Is ‘Kony 2012’ Helpful or Harmful to Africans?
I’ve been reading criticisms by Africans on the viral video “Kony 2012” and I’m sympathetic to some of their points.
The civil wars in Africa have existed in various parts of the continent for decades, oftentimes financed by “blood diamonds.” From Idi Amin to Charles Taylor to Mugabe to Kony and beyond. This is not a new story. What is new is social networking. And more than that, when the West reaches into the far corners of the world, the far corners reach back and they don’t need a slick documentary behind them to do it. Youtube, Facebook, Twitter, blogging. A connection and/or a cell phone camera is all you need.
However, the Kony 2012 video bothered me and looking on the net, I found many folks where also bothered with Invisible Children (IC). Many are Africans themselves. The problem isn’t with the intention. I think everyone appreciates the intentions. It’s the approach and strategies on finding solutions which is bringing criticisms.
I’ve been reading through a number of people’s blogs and tweets and first I’ll start with Solome Lemma. She makes the following points which I’ll very briefly summarize, but you should read the whole thing:
1. Lack of context and nuance. Kony is not the only problem. Even if they were to kill him, it would just be the end of one of many problems. There are other context problems, like Kony hasn’t been in Northern Uganda for years so the film shows outdated footage. And why subtitles when people are talking plain English?

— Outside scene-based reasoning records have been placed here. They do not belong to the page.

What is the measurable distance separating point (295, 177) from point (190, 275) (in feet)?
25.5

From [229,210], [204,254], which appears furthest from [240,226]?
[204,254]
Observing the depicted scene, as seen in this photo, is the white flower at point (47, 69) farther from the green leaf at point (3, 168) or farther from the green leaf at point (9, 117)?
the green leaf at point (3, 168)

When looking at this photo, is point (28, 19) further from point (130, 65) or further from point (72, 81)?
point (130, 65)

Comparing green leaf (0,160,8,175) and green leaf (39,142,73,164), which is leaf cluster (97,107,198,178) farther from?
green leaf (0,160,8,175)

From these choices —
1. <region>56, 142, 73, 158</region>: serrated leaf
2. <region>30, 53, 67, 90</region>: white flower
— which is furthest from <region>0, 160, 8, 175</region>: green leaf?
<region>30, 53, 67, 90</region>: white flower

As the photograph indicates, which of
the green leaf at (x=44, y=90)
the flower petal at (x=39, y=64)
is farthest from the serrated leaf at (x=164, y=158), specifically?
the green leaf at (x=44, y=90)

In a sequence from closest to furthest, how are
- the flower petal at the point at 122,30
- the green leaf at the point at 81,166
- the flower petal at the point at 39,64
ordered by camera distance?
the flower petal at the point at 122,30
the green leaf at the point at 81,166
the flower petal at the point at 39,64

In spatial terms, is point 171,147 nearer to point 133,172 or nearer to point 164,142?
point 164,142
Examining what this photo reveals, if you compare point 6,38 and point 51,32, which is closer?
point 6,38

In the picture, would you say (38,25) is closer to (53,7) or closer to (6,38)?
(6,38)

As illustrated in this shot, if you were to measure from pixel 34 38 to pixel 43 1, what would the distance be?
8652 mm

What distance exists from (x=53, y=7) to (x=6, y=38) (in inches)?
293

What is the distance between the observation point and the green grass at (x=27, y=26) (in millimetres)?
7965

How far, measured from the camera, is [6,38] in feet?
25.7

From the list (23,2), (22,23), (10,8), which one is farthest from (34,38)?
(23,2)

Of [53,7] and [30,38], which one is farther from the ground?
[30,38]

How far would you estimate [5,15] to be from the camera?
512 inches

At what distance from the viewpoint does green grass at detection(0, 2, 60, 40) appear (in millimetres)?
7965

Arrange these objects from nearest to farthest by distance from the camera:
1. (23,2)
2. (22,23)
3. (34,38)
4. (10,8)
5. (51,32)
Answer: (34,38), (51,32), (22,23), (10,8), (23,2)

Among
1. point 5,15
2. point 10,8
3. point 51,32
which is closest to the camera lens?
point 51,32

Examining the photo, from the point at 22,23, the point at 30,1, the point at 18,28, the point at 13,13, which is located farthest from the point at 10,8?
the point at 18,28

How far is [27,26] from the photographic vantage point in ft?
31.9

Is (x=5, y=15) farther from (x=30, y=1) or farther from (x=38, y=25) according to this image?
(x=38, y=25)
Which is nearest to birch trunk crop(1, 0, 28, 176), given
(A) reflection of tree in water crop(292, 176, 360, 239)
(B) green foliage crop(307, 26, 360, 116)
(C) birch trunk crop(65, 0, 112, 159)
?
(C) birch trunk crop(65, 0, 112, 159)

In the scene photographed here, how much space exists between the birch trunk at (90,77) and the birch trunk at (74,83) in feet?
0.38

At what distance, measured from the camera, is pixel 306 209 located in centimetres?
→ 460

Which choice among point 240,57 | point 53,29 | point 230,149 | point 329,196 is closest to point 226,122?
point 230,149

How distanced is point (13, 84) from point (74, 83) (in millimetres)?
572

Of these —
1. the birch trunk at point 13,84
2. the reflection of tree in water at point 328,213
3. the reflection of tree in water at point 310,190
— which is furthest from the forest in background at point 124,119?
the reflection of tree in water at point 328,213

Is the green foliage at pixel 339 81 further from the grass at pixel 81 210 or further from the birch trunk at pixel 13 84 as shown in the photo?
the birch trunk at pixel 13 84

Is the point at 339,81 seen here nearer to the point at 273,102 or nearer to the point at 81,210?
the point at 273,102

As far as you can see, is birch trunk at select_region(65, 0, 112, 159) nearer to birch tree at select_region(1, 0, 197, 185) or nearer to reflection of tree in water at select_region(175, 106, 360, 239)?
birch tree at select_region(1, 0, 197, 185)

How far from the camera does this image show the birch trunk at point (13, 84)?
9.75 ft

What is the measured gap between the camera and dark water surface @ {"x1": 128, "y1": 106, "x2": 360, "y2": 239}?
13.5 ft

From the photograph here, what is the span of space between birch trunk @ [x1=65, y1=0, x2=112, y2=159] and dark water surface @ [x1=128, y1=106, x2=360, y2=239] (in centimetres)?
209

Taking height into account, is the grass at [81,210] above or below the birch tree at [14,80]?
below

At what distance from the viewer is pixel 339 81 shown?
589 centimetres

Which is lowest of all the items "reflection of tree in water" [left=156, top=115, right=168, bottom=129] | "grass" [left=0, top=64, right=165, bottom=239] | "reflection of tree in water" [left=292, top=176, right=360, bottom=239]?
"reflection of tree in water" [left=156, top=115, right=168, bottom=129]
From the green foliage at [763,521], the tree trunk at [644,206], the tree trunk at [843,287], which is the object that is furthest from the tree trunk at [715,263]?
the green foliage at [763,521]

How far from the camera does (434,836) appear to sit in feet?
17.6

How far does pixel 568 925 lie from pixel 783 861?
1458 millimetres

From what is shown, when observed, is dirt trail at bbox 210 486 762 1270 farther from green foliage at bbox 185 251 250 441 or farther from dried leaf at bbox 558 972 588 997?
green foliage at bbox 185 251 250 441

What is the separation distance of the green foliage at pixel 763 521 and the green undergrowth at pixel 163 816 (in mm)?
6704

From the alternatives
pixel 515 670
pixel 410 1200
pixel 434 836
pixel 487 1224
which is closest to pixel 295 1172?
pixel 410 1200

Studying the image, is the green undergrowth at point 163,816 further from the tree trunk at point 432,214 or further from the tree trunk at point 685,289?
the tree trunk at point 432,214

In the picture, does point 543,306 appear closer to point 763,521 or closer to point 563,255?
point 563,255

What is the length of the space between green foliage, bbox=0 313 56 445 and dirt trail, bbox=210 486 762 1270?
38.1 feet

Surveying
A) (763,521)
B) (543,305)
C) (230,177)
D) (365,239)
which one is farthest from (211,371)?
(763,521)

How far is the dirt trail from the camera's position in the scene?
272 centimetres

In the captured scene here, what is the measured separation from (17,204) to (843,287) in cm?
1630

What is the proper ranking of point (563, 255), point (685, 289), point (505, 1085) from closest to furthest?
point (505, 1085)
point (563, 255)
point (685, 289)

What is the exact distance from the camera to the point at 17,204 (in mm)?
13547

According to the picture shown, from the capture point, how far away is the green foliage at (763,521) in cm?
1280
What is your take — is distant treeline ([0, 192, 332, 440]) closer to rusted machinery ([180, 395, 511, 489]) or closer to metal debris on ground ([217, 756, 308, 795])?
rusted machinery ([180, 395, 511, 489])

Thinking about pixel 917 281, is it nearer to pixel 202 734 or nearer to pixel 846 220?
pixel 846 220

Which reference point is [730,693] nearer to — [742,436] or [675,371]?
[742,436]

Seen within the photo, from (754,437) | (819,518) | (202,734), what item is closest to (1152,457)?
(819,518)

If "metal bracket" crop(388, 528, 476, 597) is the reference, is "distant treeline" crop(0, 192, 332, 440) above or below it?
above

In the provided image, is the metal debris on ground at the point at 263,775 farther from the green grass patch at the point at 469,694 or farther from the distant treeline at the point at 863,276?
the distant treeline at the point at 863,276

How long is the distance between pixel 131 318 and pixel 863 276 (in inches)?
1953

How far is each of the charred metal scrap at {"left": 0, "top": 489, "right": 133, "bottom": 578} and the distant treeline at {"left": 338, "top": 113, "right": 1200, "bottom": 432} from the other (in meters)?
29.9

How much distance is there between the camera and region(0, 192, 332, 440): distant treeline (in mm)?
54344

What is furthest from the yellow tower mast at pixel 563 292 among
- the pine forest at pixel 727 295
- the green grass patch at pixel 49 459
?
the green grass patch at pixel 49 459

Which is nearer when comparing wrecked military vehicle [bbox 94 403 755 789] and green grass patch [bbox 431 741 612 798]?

2. Invisible to whom? African dictators and the people they’ve harmed have existed for over 25 years. We know and they know.
3. The dis-empowering and reductive narrative. This one is the most troubling. Africans, while they can use help, should never be reduced to hapless, helpless victims at the mercy of the white world. They don’t take kindly to the thought of us starting wars in their countries either. Which takes us to #4.
4. Revival of the White savior. See #3 above. There’s a religious narrative in the video that is offensive. That is the idea that Africans need to be saved and civilized.
5. Privilege of giving. The wealthy have money to make movies from their point of view which may or may not necessarily express reality, but which have a farther reach than a local, African production (done more accurately) would.
6. Lack of Africans in leadership. I think the ills of 3, 4 and 5 could be largely cured if this would change. Oftentimes the very people who are being helped appear no where in the management or creation of these charities.
Next is a project called “Hope North”.
More media here.
Here is a Twitter Group list called “Kony 2012 - African Writers”. I encourage you to look through this lists at what these folks are posting.
Find more at Boing Boing. Check often. That link is being updated.
I’ll close with a story about Jill Rich, a Tucson woman (and a friend of my mom) whose dream was to help others. She and her husband have spent over 20 years helping African refugees and managed to bring 54 “Lost Boys of the Sudan” from Ethiopia to Tucson. She gave them a home, comfort and love. Her foundation “Sudanese Promise Fund” raised money to send them to college. She also helped them return to Africa to find and help their surviving families and friends.
Jill was also presented with a Point of Light by President Bush in 1991 for her dedication to humanity.